## STATED PROBLEM A
According to the news excerpt on Brett Kavanaugh below, what phrase did Sen. Orrin Hatch use to describe Kavanaugh's remarks?
----
Copyright © 2018 The Associated Press. All Rights Reserved

Kavanaugh: Another conspiracy junkie focused on Clintons?

The angry Brett Kavanaugh ((Saul Loeb/Pool Image via AP)

To some, Brett Kavanaugh is clearing his name. To others, he’s veering into conspiracy theory.

But in blaming “revenge on behalf of the Clintons” for the sexual misconduct allegations against him, the Supreme Court nominee is drawing new attention to his time on the Kenneth Starr team investigating Bill Clinton. And in doing so, he’s shown he can deliver a Trump-like broadside against detractors even if it casts him in a potentially partisan light.

As a young lawyer, Kavanaugh played a key role on Starr’s team investigating sexual misconduct by then-President Bill Clinton, helping to shape one of the most salacious chapters in modern political history.

Kavanaugh spent a good part of the mid-1990s jetting back and forth to Little Rock, Arkansas, digging into the Clintons’ background, according to documents that were made public as part of his nomination to the Supreme Court.

It was Kavanaugh who pushed Starr to ask Clinton, in graphic detail, about the nature of his sexual relationship with White House intern Monica Lewinsky. In a memo from 1998, Kavanaugh wrote that Starr should ask Clinton whether he engaged in phone sex and specific sexual acts with her.

Starr took Kavanaugh’s advice. His resulting report ultimately presented evidence that Clinton, in denying the affair, lied under oath. The report became the grounds for Clinton’s impeachment.

Now it’s Kavanaugh who is facing sexual misconduct allegations, including from Christine Blasey Ford, who said he groped her at a party when they were teens and tried to remove her clothes. And it’s Kavanaugh who was pushed to speak publicly in personal, painful detail.

In his testimony to the Senate Judiciary Committee, Kavanaugh forcefully denied ever sexually assaulting Ford or anyone else. In an emotional statement, he put the blame for the accusations against him partly on the Clintons.

“This whole two-week effort has been a calculated and orchestrated political hit,” Kavanaugh testified. The 53-year-old said it was being fueled by “pent-up anger” over President Donald Trump’s 2016 election victory and outside groups stoking fear about his judicial record. He also said it was revenge on behalf of the Clintons.

The “revenge” line has reverberated this week as senators await the results of an FBI background check investigation into sexual misconduct allegations against Kavanaugh. Democrats have called the comment a breathtaking breach of judicial impartiality that should be disqualifying on its own, while Republicans have defended the tenor of his remarks, saying he had every right to be upset. GOP Sen. Orrin Hatch of Utah calls it “righteous anger.”
----
## STATED PROBLEM B
Identify each line of the rows below that contains the string "farthest", and copy those lines. Treat the match as case-sensitive.

(Raw records)
----
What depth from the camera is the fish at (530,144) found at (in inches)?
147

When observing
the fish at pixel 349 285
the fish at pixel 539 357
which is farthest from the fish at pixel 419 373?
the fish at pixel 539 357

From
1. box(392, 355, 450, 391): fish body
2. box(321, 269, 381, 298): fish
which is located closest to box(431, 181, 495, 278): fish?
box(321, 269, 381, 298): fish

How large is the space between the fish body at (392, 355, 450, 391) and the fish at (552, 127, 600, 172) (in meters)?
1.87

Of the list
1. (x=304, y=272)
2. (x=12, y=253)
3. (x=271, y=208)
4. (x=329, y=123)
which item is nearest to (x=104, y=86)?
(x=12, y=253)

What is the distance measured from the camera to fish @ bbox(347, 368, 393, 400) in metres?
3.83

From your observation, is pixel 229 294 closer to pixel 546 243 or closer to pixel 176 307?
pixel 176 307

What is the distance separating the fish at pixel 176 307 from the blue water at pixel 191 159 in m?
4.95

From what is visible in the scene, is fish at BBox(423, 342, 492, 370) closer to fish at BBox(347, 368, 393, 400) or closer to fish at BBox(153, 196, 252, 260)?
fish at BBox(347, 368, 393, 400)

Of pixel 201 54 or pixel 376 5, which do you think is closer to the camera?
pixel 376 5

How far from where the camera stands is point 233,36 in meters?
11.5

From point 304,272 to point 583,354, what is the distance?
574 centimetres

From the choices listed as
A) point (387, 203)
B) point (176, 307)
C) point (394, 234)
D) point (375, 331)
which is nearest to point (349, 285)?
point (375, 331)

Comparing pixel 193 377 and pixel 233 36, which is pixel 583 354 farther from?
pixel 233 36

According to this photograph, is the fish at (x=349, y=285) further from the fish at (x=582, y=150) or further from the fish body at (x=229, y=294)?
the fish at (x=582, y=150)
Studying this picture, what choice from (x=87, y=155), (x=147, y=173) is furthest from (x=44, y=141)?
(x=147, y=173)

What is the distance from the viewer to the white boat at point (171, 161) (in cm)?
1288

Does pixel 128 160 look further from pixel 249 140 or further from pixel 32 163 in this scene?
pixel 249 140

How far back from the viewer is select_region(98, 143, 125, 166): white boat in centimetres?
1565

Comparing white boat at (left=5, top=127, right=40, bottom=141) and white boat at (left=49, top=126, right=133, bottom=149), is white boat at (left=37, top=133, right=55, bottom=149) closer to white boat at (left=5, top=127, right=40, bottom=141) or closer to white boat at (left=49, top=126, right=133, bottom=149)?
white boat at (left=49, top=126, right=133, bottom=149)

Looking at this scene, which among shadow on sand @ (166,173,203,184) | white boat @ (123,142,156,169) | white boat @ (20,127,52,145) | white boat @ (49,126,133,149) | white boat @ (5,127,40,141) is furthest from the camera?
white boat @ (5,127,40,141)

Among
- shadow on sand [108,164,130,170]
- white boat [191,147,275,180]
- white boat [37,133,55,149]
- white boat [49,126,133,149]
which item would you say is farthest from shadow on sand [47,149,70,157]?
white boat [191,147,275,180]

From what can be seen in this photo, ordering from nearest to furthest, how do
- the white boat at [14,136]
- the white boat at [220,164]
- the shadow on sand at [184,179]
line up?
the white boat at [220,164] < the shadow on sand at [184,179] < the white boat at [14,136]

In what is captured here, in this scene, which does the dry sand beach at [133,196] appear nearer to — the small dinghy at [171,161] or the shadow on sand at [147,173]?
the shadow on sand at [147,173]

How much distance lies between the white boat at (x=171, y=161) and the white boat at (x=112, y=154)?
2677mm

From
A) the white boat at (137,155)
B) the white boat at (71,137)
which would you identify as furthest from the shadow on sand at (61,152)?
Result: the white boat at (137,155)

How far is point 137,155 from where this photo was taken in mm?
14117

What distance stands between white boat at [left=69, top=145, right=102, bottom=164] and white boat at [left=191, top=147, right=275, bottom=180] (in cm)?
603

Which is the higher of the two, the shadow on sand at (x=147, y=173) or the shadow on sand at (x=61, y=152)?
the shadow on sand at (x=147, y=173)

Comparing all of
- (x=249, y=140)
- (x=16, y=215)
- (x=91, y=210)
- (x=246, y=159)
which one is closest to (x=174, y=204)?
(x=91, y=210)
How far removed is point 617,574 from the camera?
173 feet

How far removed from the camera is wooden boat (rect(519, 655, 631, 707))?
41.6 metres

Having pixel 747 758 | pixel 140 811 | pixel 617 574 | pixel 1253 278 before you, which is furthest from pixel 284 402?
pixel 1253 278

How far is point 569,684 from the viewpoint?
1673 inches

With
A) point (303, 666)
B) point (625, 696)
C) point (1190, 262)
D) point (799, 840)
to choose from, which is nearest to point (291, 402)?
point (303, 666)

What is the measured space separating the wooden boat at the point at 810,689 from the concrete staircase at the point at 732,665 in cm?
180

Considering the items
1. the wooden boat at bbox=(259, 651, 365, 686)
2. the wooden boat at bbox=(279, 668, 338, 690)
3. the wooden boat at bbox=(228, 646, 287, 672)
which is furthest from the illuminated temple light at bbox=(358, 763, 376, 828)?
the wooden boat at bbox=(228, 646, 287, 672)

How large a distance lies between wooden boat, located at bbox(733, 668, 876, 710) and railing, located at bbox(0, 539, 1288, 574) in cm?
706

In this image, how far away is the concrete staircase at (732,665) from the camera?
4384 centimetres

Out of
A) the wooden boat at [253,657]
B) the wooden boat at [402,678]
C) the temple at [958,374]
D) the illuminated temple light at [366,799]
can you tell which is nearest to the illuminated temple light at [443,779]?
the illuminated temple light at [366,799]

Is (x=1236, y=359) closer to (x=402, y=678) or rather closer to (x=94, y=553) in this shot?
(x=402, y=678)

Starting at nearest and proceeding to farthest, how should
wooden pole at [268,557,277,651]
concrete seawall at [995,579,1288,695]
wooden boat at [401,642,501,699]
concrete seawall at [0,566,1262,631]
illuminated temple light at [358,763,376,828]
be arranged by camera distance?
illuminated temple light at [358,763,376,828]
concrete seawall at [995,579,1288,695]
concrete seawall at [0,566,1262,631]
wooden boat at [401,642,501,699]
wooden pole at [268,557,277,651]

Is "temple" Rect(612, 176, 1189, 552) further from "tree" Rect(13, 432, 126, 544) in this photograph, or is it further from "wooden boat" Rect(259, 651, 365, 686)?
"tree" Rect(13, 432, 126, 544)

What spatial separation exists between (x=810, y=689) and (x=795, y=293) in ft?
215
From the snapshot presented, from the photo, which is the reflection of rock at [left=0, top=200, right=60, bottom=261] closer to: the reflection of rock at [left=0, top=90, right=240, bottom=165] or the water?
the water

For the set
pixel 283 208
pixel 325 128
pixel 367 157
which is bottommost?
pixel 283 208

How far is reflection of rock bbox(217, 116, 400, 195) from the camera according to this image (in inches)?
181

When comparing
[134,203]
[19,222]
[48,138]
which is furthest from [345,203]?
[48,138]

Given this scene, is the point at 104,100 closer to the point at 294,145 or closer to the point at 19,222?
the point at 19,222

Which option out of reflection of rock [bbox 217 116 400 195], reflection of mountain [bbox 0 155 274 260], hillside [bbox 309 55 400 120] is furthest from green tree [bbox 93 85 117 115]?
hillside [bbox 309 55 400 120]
----
## TASK RESPONSE A
He called it "righteous anger."

## TASK RESPONSE B
which is farthest from the fish at pixel 419 373?
which item would you say is farthest from shadow on sand [47,149,70,157]?
Starting at nearest and proceeding to farthest, how should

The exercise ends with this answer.